Welcome to SBU-Reporter’s documentation!

SBU-Reporter

Tools for collection, formating and reporting SBU usage on the SURFsara HPC clusters.

More details are provided in the documentation.

Installation

SBU-reporter can be installed as following:

  • PyPi: pip install git+https://github.com/BvB93/SBU-Reporter@v0.4.0 --upgrade

Examples

get_sbu user_file.yaml --start=16-02-2021 --end=25-03-2022

SBU-Reporter API

sbu.dataframe

A module which handles data parsing and DataFrame construction.

Index

get_sbu(df, project[, start, end])

Acquire the SBU usage for each account in the pandas.DataFrame.index.

parse_accuse(project[, start, end])

Gather SBU usage of a specific user account.

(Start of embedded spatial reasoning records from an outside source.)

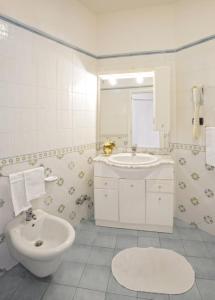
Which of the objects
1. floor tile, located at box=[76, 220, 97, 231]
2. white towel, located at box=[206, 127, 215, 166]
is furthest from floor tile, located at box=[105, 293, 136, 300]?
white towel, located at box=[206, 127, 215, 166]

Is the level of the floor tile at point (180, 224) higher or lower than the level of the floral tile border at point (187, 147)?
lower

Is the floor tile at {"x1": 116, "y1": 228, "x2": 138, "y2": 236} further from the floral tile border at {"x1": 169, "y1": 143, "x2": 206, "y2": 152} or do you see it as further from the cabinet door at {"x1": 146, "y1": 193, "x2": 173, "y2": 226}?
the floral tile border at {"x1": 169, "y1": 143, "x2": 206, "y2": 152}

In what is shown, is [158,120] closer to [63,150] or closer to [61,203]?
[63,150]

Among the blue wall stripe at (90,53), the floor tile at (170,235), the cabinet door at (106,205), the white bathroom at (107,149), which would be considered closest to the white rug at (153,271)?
the white bathroom at (107,149)

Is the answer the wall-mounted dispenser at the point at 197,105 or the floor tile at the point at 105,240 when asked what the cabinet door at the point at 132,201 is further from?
the wall-mounted dispenser at the point at 197,105

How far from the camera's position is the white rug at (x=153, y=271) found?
151 centimetres

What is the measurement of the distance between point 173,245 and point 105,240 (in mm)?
675

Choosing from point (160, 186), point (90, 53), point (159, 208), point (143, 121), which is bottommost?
point (159, 208)

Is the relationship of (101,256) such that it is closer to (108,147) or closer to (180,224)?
(180,224)

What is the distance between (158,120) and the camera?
94.4 inches

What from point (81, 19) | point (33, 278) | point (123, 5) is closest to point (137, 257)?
point (33, 278)

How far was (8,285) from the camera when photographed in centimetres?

get_date_range([start, end])

Return a starting and ending date as two strings.

construct_filename(prefix[, suffix])

Construct a filename containing the current date.

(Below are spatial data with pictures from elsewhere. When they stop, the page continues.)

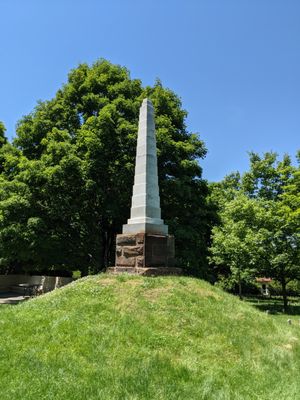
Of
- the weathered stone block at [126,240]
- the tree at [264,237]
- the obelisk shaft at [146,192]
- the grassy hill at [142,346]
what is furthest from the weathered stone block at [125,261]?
the tree at [264,237]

_get_datetimeindex(start, end)

Create a Pandas DatetimeIndex from a start and end date.

_parse_date(input_date[, default_day, ...])

Parse any dates supplied to get_date_range().

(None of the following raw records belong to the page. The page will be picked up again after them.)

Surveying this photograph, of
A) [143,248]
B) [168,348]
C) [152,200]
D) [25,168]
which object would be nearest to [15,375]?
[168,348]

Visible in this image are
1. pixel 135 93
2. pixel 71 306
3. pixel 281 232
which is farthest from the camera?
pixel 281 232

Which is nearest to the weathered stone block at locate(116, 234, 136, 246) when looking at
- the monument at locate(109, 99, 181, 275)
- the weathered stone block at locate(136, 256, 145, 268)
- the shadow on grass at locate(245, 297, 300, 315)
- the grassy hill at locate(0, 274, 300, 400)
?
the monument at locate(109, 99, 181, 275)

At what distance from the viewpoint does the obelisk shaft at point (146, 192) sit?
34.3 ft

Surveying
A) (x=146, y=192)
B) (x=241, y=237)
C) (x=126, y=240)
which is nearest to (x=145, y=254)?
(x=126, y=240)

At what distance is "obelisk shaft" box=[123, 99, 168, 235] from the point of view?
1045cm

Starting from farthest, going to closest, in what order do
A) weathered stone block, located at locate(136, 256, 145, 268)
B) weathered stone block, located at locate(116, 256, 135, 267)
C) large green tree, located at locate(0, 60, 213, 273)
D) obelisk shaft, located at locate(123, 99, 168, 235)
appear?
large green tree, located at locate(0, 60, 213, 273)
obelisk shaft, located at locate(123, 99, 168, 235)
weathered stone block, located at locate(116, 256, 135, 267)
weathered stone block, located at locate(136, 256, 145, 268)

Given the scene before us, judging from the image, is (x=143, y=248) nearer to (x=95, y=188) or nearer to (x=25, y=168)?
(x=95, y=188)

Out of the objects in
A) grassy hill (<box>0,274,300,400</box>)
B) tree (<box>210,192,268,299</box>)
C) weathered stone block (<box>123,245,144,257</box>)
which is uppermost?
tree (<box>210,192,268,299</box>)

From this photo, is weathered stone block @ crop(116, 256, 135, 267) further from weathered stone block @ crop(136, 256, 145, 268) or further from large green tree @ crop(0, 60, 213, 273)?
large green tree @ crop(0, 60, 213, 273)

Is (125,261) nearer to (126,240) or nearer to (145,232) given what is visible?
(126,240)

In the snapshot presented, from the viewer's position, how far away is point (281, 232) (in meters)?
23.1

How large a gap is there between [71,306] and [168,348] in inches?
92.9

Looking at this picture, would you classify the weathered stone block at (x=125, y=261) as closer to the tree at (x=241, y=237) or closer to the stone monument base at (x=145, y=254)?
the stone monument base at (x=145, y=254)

_get_total_sbu_requested(df)

Return the total number of requested SBUs.

API

sbu.dataframe.get_sbu(df, project, start=None, end=None)[source]

Acquire the SBU usage for each account in the pandas.DataFrame.index.

The start and end of the reported interval can, optionally, be altered with start and end. Performs an inplace update of df, adding new columns to hold the SBU usage per month under the "Month' super-column. In addition, a single row and column is added ("sum") with SBU usage summed over the entire interval and over all users, respectively.

Parameters
  • df (pandas.DataFrame) – A Pandas DataFrame with usernames and information, constructed by yaml_to_pandas(). pandas.DataFrame.columns and pandas.DataFrame.index should be instances of pandas.MultiIndex and pandas.Index, respectively. User accounts are expected to be stored in pandas.DataFrame.index. SBU usage (including the sum) is stored in the "Month" super-column.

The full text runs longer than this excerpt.